=== What you should do ===
There is one span to output from the data below: the lines starting at the line with "地方高校西方经济学教学体系创新研究" and ending at the line with "中图分类号：g642.0 文献标志码：a 文章编号：1673-291x（2012）35-0262-02". Output it exactly, ends included, nothing more.

=== Listed entries ===
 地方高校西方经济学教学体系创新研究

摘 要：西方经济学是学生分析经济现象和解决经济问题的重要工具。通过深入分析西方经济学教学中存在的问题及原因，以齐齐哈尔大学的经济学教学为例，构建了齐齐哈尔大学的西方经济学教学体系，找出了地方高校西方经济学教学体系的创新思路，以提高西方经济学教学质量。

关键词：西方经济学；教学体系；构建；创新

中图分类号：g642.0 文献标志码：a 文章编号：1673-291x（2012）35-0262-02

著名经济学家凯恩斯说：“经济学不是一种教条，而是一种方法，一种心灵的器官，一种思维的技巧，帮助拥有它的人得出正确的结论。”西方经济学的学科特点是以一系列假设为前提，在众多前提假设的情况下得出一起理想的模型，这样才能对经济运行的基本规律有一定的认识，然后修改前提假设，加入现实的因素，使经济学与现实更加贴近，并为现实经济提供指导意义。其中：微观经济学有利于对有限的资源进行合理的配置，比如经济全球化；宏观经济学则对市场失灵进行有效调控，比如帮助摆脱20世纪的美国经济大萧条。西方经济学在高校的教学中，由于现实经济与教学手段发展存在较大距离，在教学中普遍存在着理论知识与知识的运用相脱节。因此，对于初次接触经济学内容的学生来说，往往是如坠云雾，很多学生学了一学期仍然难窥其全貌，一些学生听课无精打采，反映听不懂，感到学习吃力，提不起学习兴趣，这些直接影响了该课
--
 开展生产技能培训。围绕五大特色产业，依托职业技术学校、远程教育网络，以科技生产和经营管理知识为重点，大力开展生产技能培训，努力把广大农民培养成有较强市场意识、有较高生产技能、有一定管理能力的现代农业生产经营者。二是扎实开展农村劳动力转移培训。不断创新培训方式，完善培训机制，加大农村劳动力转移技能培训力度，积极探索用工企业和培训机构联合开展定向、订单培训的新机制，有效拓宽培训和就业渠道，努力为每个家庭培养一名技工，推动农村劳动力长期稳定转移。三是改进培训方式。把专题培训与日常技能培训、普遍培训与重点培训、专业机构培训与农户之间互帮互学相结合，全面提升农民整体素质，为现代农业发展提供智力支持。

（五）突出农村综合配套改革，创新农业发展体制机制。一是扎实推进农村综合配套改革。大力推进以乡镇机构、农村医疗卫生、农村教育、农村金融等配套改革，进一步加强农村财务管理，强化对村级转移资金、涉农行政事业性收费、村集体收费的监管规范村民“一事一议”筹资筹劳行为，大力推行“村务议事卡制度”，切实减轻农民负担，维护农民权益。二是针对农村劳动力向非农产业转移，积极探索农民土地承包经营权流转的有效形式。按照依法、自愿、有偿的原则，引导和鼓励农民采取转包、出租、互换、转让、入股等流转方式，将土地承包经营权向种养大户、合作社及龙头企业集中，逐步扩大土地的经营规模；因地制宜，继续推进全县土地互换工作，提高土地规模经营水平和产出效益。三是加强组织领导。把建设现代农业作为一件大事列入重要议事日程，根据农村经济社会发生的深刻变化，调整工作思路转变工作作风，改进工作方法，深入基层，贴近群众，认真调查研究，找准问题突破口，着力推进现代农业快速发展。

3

=== Written answer ===
 地方高校西方经济学教学体系创新研究

摘 要：西方经济学是学生分析经济现象和解决经济问题的重要工具。通过深入分析西方经济学教学中存在的问题及原因，以齐齐哈尔大学的经济学教学为例，构建了齐齐哈尔大学的西方经济学教学体系，找出了地方高校西方经济学教学体系的创新思路，以提高西方经济学教学质量。

关键词：西方经济学；教学体系；构建；创新

中图分类号：g642.0 文献标志码：a 文章编号：1673-291x（2012）35-0262-02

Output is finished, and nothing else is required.